Against all odds, therefore, the European Union has not shattered what is one of the greatest crises in its history. The first question that can be asked is why? No doubt it is necessary to find a beginning of answer in Article 50 of the Lisbon Treaty, entered into force in 2009, which defines the modalities of a voluntary withdrawal from the Union. Not only in this article as such, but also, in comparison with Article 49, which governs, in turn, the procedure of accession to the Union.
It is the Union that negotiates
If the principle of accession is to be accepted by the Union, on the other hand, the conditions of the Union and the adjustments to the Treaties must be negotiated in the framework of an agreement between the applicant State and the States already members. (Article 49, paragraph 2).
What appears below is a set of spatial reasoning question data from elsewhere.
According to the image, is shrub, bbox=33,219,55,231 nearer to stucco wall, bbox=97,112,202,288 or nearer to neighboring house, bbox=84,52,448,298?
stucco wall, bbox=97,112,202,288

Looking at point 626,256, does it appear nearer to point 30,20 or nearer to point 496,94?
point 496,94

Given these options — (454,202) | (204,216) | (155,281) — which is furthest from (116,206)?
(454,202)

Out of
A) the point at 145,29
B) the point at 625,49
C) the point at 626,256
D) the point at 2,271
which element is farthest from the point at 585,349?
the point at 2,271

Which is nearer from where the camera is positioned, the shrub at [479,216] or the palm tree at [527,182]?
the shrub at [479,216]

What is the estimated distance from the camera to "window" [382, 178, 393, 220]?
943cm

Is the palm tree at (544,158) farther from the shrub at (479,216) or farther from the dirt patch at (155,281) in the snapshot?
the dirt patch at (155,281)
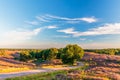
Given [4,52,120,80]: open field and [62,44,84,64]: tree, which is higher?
[62,44,84,64]: tree

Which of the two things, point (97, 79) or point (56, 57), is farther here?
point (56, 57)

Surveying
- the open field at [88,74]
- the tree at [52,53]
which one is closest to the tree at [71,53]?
the tree at [52,53]

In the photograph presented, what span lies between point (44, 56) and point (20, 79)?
105338 millimetres

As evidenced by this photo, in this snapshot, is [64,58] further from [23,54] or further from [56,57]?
[23,54]

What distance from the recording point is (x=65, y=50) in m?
91.8

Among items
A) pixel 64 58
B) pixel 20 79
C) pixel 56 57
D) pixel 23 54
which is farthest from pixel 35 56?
pixel 20 79

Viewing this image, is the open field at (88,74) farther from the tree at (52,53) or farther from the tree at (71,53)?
the tree at (52,53)

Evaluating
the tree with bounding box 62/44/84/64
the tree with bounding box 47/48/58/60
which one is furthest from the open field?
the tree with bounding box 47/48/58/60

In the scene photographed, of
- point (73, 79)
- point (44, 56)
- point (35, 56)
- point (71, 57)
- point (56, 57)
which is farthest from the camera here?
point (35, 56)

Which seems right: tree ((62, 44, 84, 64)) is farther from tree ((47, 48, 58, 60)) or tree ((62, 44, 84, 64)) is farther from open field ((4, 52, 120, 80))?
open field ((4, 52, 120, 80))

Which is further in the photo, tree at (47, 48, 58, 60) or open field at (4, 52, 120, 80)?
tree at (47, 48, 58, 60)

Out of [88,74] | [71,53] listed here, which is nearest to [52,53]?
[71,53]

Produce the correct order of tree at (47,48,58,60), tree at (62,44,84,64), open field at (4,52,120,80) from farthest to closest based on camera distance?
tree at (47,48,58,60) < tree at (62,44,84,64) < open field at (4,52,120,80)

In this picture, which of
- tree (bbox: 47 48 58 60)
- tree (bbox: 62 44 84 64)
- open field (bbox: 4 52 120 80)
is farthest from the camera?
tree (bbox: 47 48 58 60)
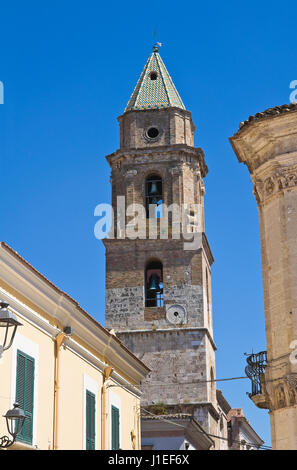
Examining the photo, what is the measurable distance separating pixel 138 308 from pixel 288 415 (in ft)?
→ 76.5

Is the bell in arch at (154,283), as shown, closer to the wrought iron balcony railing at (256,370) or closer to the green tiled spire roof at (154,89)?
the green tiled spire roof at (154,89)

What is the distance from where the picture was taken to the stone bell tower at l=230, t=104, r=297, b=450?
47.1ft

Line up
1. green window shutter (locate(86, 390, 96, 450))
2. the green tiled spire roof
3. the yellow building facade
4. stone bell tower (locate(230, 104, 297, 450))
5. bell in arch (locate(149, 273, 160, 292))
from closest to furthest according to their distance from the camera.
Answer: the yellow building facade
stone bell tower (locate(230, 104, 297, 450))
green window shutter (locate(86, 390, 96, 450))
bell in arch (locate(149, 273, 160, 292))
the green tiled spire roof

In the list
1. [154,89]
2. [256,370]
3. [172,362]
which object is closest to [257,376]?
[256,370]

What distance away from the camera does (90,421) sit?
17.3m

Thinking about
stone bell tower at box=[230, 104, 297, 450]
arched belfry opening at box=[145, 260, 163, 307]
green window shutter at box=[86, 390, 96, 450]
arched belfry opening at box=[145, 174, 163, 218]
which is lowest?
green window shutter at box=[86, 390, 96, 450]

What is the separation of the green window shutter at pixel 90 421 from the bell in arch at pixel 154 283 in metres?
20.9

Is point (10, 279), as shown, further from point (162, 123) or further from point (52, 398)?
point (162, 123)

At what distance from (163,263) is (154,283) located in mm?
976

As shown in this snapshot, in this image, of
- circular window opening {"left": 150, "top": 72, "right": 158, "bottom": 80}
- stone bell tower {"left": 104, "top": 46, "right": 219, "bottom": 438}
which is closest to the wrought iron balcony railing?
stone bell tower {"left": 104, "top": 46, "right": 219, "bottom": 438}

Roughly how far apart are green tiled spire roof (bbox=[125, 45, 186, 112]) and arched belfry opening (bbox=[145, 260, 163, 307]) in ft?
25.5

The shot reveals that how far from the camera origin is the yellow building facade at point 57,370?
13812 millimetres

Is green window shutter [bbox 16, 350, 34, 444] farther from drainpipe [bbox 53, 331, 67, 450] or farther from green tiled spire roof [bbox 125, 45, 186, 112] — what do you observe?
green tiled spire roof [bbox 125, 45, 186, 112]

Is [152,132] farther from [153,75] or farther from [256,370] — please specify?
[256,370]
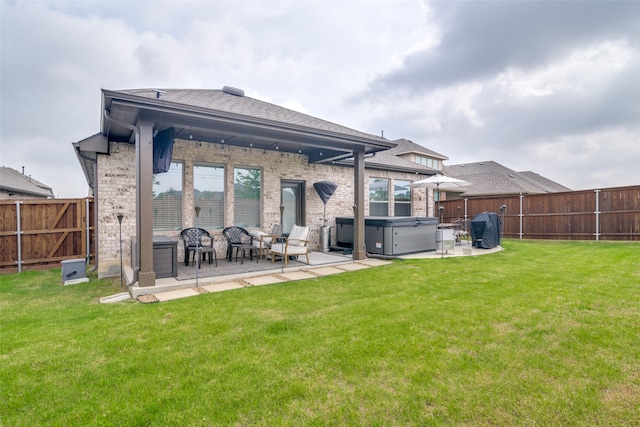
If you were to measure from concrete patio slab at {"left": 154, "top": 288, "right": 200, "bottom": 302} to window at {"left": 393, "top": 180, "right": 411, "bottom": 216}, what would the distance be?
331 inches

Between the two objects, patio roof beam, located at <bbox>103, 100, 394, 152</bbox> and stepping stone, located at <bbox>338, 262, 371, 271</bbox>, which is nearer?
patio roof beam, located at <bbox>103, 100, 394, 152</bbox>

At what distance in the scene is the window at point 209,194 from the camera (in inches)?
301

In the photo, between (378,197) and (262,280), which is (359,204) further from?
(378,197)

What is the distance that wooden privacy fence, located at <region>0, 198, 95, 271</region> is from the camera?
7.18 m

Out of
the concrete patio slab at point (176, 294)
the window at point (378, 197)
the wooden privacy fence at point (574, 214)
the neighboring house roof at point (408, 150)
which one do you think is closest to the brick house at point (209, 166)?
the concrete patio slab at point (176, 294)

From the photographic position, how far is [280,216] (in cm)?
884

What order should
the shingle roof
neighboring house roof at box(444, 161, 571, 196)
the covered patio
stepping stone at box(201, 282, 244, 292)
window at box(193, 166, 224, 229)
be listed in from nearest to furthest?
1. the covered patio
2. stepping stone at box(201, 282, 244, 292)
3. the shingle roof
4. window at box(193, 166, 224, 229)
5. neighboring house roof at box(444, 161, 571, 196)

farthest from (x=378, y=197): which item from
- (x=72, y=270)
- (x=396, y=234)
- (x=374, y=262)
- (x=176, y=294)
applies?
(x=72, y=270)

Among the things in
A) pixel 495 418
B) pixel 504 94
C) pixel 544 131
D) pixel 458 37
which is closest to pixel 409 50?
pixel 458 37

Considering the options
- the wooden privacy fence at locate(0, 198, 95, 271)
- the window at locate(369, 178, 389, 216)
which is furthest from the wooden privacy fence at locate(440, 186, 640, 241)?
the wooden privacy fence at locate(0, 198, 95, 271)

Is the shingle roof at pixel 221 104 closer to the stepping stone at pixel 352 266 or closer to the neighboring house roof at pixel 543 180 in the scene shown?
the stepping stone at pixel 352 266

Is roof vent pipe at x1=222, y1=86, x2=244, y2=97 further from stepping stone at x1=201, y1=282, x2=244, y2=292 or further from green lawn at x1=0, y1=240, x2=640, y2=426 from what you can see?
green lawn at x1=0, y1=240, x2=640, y2=426

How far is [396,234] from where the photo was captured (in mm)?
8156

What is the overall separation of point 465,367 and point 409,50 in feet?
38.0
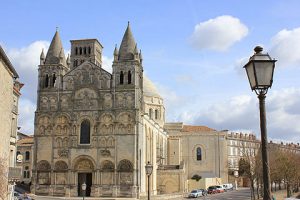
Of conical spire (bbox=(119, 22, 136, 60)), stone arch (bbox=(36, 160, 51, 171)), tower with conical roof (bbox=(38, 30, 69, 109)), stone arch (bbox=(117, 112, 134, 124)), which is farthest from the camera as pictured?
tower with conical roof (bbox=(38, 30, 69, 109))

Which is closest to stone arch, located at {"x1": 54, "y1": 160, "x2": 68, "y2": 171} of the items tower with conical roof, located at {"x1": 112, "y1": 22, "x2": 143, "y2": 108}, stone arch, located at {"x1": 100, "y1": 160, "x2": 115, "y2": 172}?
stone arch, located at {"x1": 100, "y1": 160, "x2": 115, "y2": 172}

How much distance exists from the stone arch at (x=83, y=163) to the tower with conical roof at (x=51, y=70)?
33.6 ft

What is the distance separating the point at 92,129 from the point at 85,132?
1.23 meters

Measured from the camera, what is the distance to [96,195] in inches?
2157

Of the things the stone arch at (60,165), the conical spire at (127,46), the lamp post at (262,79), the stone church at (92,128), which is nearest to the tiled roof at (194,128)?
the stone church at (92,128)

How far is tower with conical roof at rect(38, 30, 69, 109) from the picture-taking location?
59.7m

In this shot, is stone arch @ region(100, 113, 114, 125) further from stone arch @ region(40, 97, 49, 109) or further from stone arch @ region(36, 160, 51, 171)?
stone arch @ region(36, 160, 51, 171)

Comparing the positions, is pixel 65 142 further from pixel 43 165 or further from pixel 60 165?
pixel 43 165

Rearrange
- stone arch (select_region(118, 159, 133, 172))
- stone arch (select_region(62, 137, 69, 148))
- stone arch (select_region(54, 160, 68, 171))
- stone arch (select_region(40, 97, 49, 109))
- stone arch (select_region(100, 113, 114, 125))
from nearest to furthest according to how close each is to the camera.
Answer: stone arch (select_region(118, 159, 133, 172)) → stone arch (select_region(100, 113, 114, 125)) → stone arch (select_region(54, 160, 68, 171)) → stone arch (select_region(62, 137, 69, 148)) → stone arch (select_region(40, 97, 49, 109))

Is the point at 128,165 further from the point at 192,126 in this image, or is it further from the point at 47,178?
the point at 192,126

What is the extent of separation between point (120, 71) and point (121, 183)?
14.9m

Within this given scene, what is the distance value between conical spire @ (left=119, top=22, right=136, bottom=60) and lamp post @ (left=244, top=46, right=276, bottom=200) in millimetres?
50744

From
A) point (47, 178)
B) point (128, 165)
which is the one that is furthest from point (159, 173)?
point (47, 178)

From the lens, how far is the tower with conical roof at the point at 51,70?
59.7m
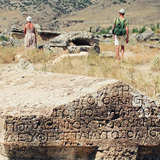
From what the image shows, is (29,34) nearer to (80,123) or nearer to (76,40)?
(76,40)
The prevalence is therefore that of the states.
Nothing of the sort in Article 50. The choice to leave the Union is, of course, a right of the State, which expresses it in a unilateral decision, which imposes itself on the Union which has neither to discuss it, to refuse it, or to accept it. But this Article 50 Europeanizes the procedure: it is the Union that negotiates and concludes the agreement. The Court of Justice could only see this, if by chance it was seized of the interpretation of this point of Article 50, and thus of the regularity of the procedure – and of the agreement – of withdrawal.
This block of the Union is also about the extension of the unanimous withdrawal period of the European Council, which the British Parliament may not have considered in recent days.
However, what tends to turn into a "permanent" Brexit, a persistent and unstable status for the United Kingdom, is dangerous for the European Union, for its internal structure, for its political legitimacy, its economic efficiency and finally for its diplomatic image. Admittedly, to meet these risks, the treaty provides for the exit in the absence of agreement, past certain deadlines, a solution that no one can reasonably wish.